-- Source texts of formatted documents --
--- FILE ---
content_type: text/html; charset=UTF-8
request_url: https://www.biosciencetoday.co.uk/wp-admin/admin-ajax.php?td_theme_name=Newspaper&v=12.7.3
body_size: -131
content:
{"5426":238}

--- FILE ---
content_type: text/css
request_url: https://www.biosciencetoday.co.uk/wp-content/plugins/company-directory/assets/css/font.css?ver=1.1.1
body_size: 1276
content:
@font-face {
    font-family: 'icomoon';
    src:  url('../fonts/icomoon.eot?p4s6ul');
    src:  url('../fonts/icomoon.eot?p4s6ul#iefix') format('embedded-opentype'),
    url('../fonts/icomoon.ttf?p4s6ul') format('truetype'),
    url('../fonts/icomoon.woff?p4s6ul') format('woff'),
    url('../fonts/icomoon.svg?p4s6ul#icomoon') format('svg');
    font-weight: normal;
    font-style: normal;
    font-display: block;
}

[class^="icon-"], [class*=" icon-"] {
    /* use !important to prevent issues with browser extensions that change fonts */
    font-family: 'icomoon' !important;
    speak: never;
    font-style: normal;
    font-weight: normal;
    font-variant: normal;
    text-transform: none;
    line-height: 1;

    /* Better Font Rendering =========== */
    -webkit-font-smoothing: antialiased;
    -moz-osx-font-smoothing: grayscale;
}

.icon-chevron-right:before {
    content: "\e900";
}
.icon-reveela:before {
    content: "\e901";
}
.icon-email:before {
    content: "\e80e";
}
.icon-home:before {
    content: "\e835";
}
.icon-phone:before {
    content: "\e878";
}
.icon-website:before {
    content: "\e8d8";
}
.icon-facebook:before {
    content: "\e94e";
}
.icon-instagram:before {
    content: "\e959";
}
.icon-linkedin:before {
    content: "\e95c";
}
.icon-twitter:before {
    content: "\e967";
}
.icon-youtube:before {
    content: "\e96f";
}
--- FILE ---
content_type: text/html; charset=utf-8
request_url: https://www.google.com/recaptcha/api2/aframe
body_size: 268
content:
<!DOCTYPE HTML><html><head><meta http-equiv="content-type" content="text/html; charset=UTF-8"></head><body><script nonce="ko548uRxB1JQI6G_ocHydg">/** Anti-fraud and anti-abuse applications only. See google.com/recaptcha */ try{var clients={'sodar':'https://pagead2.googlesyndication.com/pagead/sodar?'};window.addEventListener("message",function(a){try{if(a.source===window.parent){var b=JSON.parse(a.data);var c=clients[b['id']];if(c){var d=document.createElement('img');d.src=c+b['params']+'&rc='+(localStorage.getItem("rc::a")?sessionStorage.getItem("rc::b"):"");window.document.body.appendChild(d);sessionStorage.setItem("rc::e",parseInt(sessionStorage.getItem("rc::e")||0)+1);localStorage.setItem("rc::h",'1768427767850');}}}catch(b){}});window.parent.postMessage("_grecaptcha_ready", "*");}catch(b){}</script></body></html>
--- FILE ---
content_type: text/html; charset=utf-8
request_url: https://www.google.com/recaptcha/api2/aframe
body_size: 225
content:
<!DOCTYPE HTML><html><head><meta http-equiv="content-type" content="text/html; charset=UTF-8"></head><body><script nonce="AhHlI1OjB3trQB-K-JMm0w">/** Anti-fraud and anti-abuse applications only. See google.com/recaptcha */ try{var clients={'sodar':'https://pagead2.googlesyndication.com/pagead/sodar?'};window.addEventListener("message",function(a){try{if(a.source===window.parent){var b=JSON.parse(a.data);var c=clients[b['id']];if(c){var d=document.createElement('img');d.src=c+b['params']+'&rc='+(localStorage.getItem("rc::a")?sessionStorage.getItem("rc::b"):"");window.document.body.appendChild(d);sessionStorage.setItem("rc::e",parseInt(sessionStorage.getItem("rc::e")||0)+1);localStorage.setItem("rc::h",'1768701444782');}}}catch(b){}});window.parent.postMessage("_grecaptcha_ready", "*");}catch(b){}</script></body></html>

-- EXERCISE DETAILS --
Your job is to give the data above again exactly, in full.

-- RESULT OF THIS EXERCISE --
--- FILE ---
content_type: text/html; charset=UTF-8
request_url: https://www.biosciencetoday.co.uk/wp-admin/admin-ajax.php?td_theme_name=Newspaper&v=12.7.3
body_size: -131
content:
{"5426":238}

--- FILE ---
content_type: text/css
request_url: https://www.biosciencetoday.co.uk/wp-content/plugins/company-directory/assets/css/font.css?ver=1.1.1
body_size: 1276
content:
@font-face {
    font-family: 'icomoon';
    src:  url('../fonts/icomoon.eot?p4s6ul');
    src:  url('../fonts/icomoon.eot?p4s6ul#iefix') format('embedded-opentype'),
    url('../fonts/icomoon.ttf?p4s6ul') format('truetype'),
    url('../fonts/icomoon.woff?p4s6ul') format('woff'),
    url('../fonts/icomoon.svg?p4s6ul#icomoon') format('svg');
    font-weight: normal;
    font-style: normal;
    font-display: block;
}

[class^="icon-"], [class*=" icon-"] {
    /* use !important to prevent issues with browser extensions that change fonts */
    font-family: 'icomoon' !important;
    speak: never;
    font-style: normal;
    font-weight: normal;
    font-variant: normal;
    text-transform: none;
    line-height: 1;

    /* Better Font Rendering =========== */
    -webkit-font-smoothing: antialiased;
    -moz-osx-font-smoothing: grayscale;
}

.icon-chevron-right:before {
    content: "\e900";
}
.icon-reveela:before {
    content: "\e901";
}
.icon-email:before {
    content: "\e80e";
}
.icon-home:before {
    content: "\e835";
}
.icon-phone:before {
    content: "\e878";
}
.icon-website:before {
    content: "\e8d8";
}
.icon-facebook:before {
    content: "\e94e";
}
.icon-instagram:before {
    content: "\e959";
}
.icon-linkedin:before {
    content: "\e95c";
}
.icon-twitter:before {
    content: "\e967";
}
.icon-youtube:before {
    content: "\e96f";
}
--- FILE ---
content_type: text/html; charset=utf-8
request_url: https://www.google.com/recaptcha/api2/aframe
body_size: 268
content:
<!DOCTYPE HTML><html><head><meta http-equiv="content-type" content="text/html; charset=UTF-8"></head><body><script nonce="ko548uRxB1JQI6G_ocHydg">/** Anti-fraud and anti-abuse applications only. See google.com/recaptcha */ try{var clients={'sodar':'https://pagead2.googlesyndication.com/pagead/sodar?'};window.addEventListener("message",function(a){try{if(a.source===window.parent){var b=JSON.parse(a.data);var c=clients[b['id']];if(c){var d=document.createElement('img');d.src=c+b['params']+'&rc='+(localStorage.getItem("rc::a")?sessionStorage.getItem("rc::b"):"");window.document.body.appendChild(d);sessionStorage.setItem("rc::e",parseInt(sessionStorage.getItem("rc::e")||0)+1);localStorage.setItem("rc::h",'1768427767850');}}}catch(b){}});window.parent.postMessage("_grecaptcha_ready", "*");}catch(b){}</script></body></html>
--- FILE ---
content_type: text/html; charset=utf-8
request_url: https://www.google.com/recaptcha/api2/aframe
body_size: 225
content:
<!DOCTYPE HTML><html><head><meta http-equiv="content-type" content="text/html; charset=UTF-8"></head><body><script nonce="AhHlI1OjB3trQB-K-JMm0w">/** Anti-fraud and anti-abuse applications only. See google.com/recaptcha */ try{var clients={'sodar':'https://pagead2.googlesyndication.com/pagead/sodar?'};window.addEventListener("message",function(a){try{if(a.source===window.parent){var b=JSON.parse(a.data);var c=clients[b['id']];if(c){var d=document.createElement('img');d.src=c+b['params']+'&rc='+(localStorage.getItem("rc::a")?sessionStorage.getItem("rc::b"):"");window.document.body.appendChild(d);sessionStorage.setItem("rc::e",parseInt(sessionStorage.getItem("rc::e")||0)+1);localStorage.setItem("rc::h",'1768701444782');}}}catch(b){}});window.parent.postMessage("_grecaptcha_ready", "*");}catch(b){}</script></body></html>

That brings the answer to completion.